Why I will be refusing food on International Women’s Day

On International Women's Day, on 8 March, hundreds of friends and supporters of people incarcerated at Yarl´s Wood Immigration Detention Centre will go without  food to draw attention to the struggle of the people detained there, many of whom have been on hunger strike. One of the freedom fasters explains why.

March 7, 2018
5 min read

Photo: Wasi Daniju / Flickr.

On International Women’s Day, on 8 March, hundreds of friends and supporters of people incarcerated at Yarl´s Wood Immigration Detention Centre will go without  food to draw attention to the struggle of the people detained there, many of whom have been on hunger strike. One of the freedom fasters explains why.

On the 8th March, International Women’s Day, I will also be joining a 24 hour freedom fast alongside #hungerforfreedom strikers at Yarl’s Wood immigration detention centre, who are being threatened by our government for taking part in a nonviolent protest against their detention conditions. It will be difficult. But nothing compared to long, drawn-out hunger strikes of the incarcerated women. After a few days, the body begins to cannibalise itself. Long-term hunger strikers risk their health and their lives. But they’re facing down a system of extreme cruelty and dehumanisation which already puts their lives at risk.

On International Women’s day, I will also be interviewing enthusiastic young people who want to dedicate a year to volunteering. The two things are connected. Many of those young volunteers will be working directly with people made destitute by our failing asylum and immigration system and forced to access emergency support – sleeping bags, toiletries, food – because they have nowhere to sleep but on the street. They will be supporting people to find lost relatives and rebuild their lives in an unfamiliar country. No-one leaves their home, family and country behind for no reason.
People are sometimes refused permission to stay in Britain on the basis of ridiculous details and on the whim of a case officer. The Home Office regularly flouts legal due process, trying to forcibly remove people from the country whilst their trials and hearings are still underway. The system is broken and has to change. Migrants deserve our help and support. They do not deserve to be treated like criminals.
Amongst those detained are people applying to be recognised by the Government as refugees. The 1951 Refugee Convention prohibits unnecessary restrictions on freedom of movement or any punitive measures taken against people who have entered a country after fleeing another country or territory where their life or freedom was at risk. In the light of this, I believe that immigration detention in itself is legally – as well as morally – wrong, however the Home Office skirts around the issue.

If you agree, please join us – if you can’t join the fast, share the info, write to your MP, do what you can do. Many hundreds of people will refuse food on International Women’s Day, but this is just the beginning. Ultimately we are seeking to change a detention system that refuses freedom to thousands of people every year. Immigration detention must end.

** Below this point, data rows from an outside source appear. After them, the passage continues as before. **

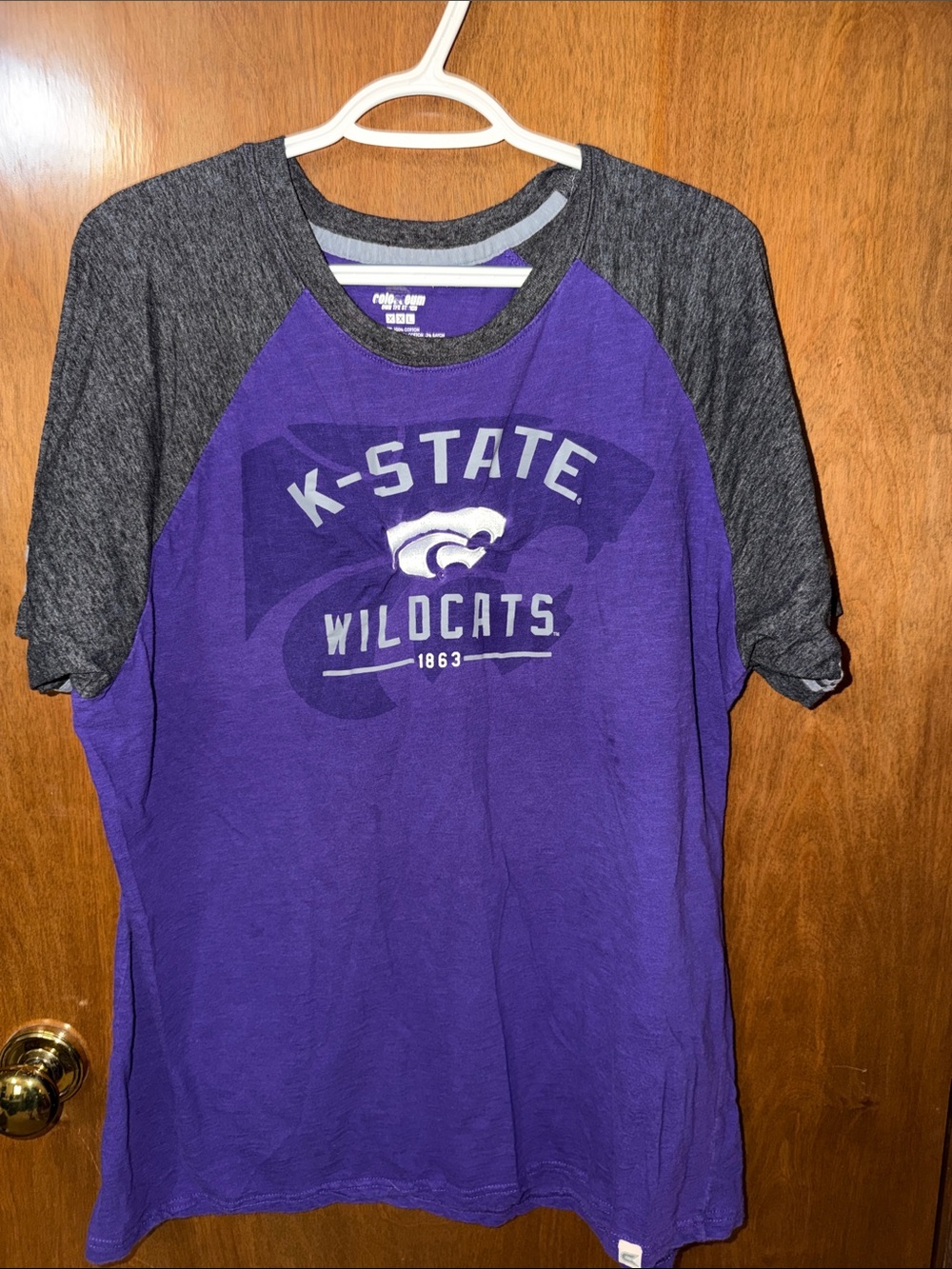 Colosseum Purple and Gray K-State Wildcats Raglan Tee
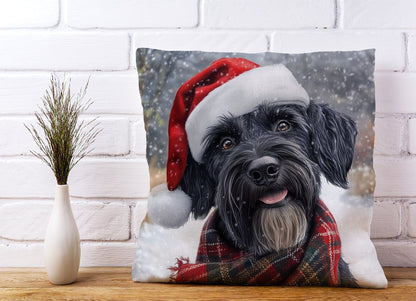 Christmas Giant Schnauzer Cushion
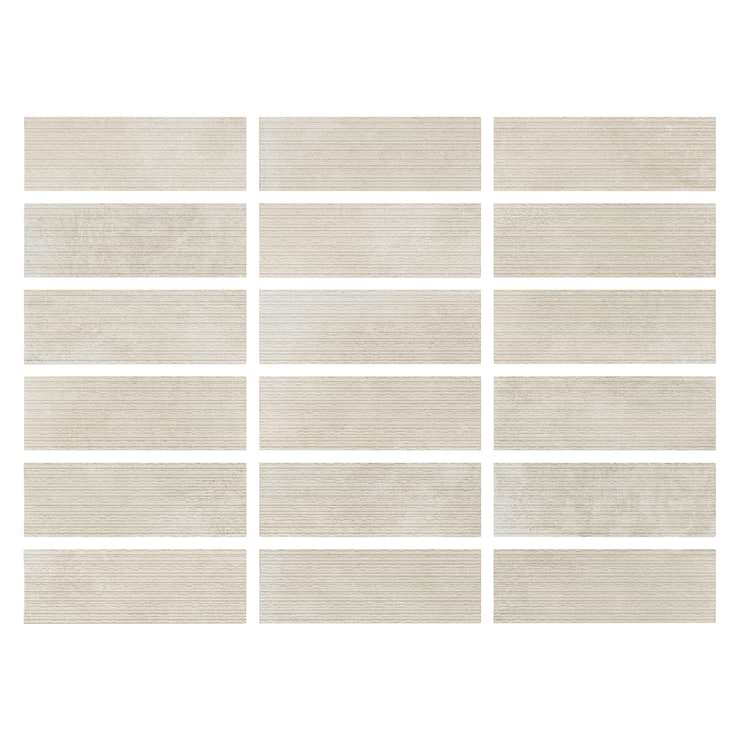 Stoneside Cream Beige Deco 12x36 Matte Ceramic Tile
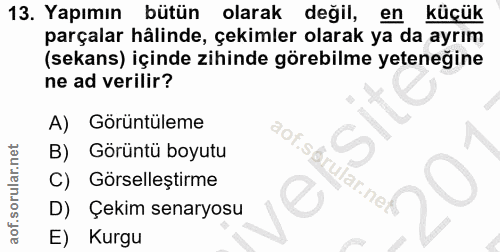 13. soru: Yapımın bütün olarak değil, en küçük parçalar hâlinde, çekimler olarak ya da ayrım (sekans) içinde zihinde görebilme…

A full list of the demands of the Yarl’s Wood Hunger Strikers is below:
We want an end to indefinite detention and a return to the original plan of the 28 day limit.

We want the Home Office to respect Article 8.

We want the Home office to respect the European Convention of Human Rights regarding refugees and asylum seekers.

We want the Home Office to respect due process and stop deporting people before their cases are decided or appeals are heard.

We want due processes before we are imprisoned on immigration matters.

We want a fair bail process and the Home Office to end the process of selective evidence disclosure to the immigration tribunal courts and instead disclosure of all evidence to ensure a fair judgement is reached.

We want adequate healthcare and especially the mental health nurse to stop operating as an extension of the Home Office asking people such questions as, “did you know you were going to stay in the UK when you entered?”

We want amnesty for all people who have lived in the UK for more than 10 years and an end to the exiling of those who came as children and are culturally British.

We want an end to the Home Office’s of employing detainees to do menial work for £1 per hour, it preys on the vulnerable and forces them to participate in their own detention.

We want an end to charter flights and the snatching of people from their beds in the night and herding them like animals.